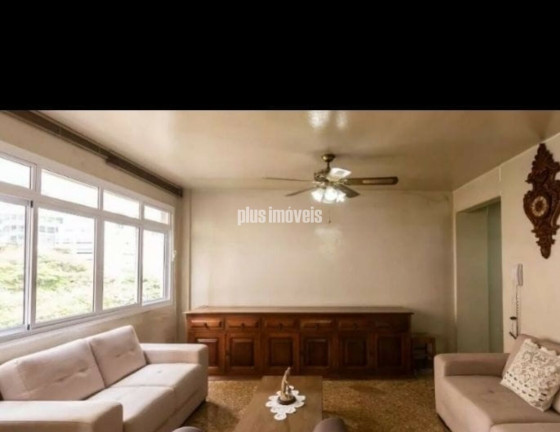 Imagem Apartamento com 2 Quartos à Venda, 80 m² em Bela Vista - São Paulo Imagem Apartamento com 2 Quartos à Venda, 80 m² em Bela Vista - São Paulo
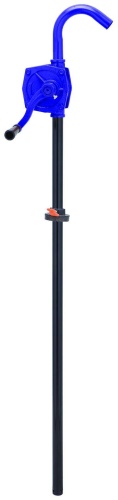 Насос AutoMeister T05018 механический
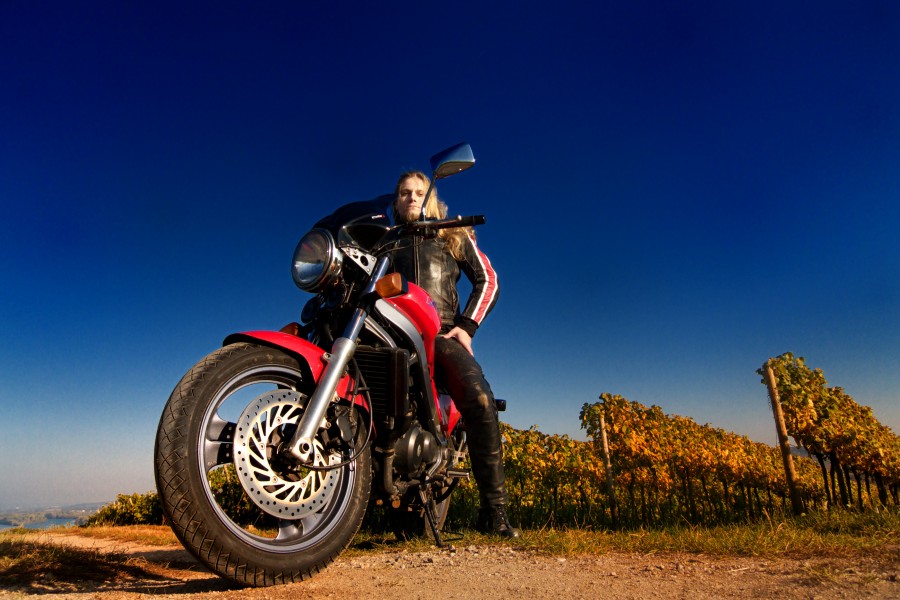 2009_10_20_Honda_NTV_P1030218.jpg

Prompt >>
The data must be repeated exactly. Any pictures in it are to be left out.

Exercise result >>
 Imagem Apartamento com 2 Quartos à Venda, 80 m² em Bela Vista - São Paulo Imagem Apartamento com 2 Quartos à Venda, 80 m² em Bela Vista - São Paulo
 Насос AutoMeister T05018 механический
 2009_10_20_Honda_NTV_P1030218.jpg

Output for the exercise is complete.